→ **SOURCE DOCUMENT**:
########

Originally Posted by
islam hello there
in order to compute the tangent line u need
the value of the function f(2g(x)) at x=3
and the value of the derivative of the function
at the same point meaning F'(3)
first u have to find f(2g(x))
just substitute in f(x) 2g(x)
u get
$\displaystyle 16g(x)^4+8g(x)^3+1$
now what we need is actually
$\displaystyle 16g(3)^4+8g(3)^3+1$
to know the value of this expression we need
to know the value of g(3)
since g(x) is the inverse of f(x)
then f(g(3))=3
in other words:
$\displaystyle g(3)^4+g(3)^3+1=3$
$\displaystyle g(3)^4+g(3)^3-2=0$
by guessing we get that the solution is:
g(3)=1
(there is another solution but its hard to get
it actually we need approximation)
now that we have g(3)=1
then F(3)=16*1^4+8*1^3+1=25
NOW we have to know the value of
F'(3)(the derivative)
$\displaystyle F'(3)=4*16*g(3)^3*g'(3)+3*8*g(3)^2*g'(3)$
to now the value of F'(3) we have to
know the value of g'(3) since we already know the value
of g(3)
now since f(g(x)=x
if we derive both sides using the chain rule
we get
$\displaystyle f'(g(x)*g'(x)=1$
now divide both sides by f'(g(x))
$\displaystyle g'(x)=1/f'(g(x)$
$\displaystyle g'(x)=1/f'(g(x)$
$\displaystyle g'(x)=1/(4g(x)^3+3g(x)^2)$
now just subsitute x=3
u get
g'(3)=1/7
can u proceed from here??

########

→ **YOUR INSTRUCTIONS**: In the forum post on finding the tangent line, what value is obtained for F(3)?

########

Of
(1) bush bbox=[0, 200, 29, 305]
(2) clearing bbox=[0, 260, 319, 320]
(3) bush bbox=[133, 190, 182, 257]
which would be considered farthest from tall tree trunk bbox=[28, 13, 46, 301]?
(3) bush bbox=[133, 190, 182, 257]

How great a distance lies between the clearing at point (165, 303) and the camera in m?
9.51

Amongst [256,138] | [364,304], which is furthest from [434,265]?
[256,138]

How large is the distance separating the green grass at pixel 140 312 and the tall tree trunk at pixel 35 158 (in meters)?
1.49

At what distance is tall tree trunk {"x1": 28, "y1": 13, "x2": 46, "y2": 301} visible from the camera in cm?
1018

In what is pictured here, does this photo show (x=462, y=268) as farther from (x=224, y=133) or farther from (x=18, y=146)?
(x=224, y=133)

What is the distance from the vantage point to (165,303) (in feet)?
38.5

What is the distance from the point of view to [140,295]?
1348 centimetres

########

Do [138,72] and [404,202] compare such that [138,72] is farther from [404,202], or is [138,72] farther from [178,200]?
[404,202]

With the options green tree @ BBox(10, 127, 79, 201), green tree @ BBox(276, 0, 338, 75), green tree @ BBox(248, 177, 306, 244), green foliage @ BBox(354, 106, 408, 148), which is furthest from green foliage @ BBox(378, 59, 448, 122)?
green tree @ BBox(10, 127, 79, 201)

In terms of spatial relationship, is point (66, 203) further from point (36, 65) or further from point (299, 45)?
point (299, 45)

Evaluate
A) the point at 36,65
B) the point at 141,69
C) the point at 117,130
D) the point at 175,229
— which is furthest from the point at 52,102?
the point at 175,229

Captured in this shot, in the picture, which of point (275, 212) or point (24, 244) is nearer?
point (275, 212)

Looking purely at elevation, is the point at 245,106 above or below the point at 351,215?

########

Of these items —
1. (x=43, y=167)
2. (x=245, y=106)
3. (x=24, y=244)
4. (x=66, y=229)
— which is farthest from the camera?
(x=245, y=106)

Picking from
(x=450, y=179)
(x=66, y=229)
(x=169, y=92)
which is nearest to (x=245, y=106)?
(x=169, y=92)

########

→ **ANSWER BELOW**: F(3) = 25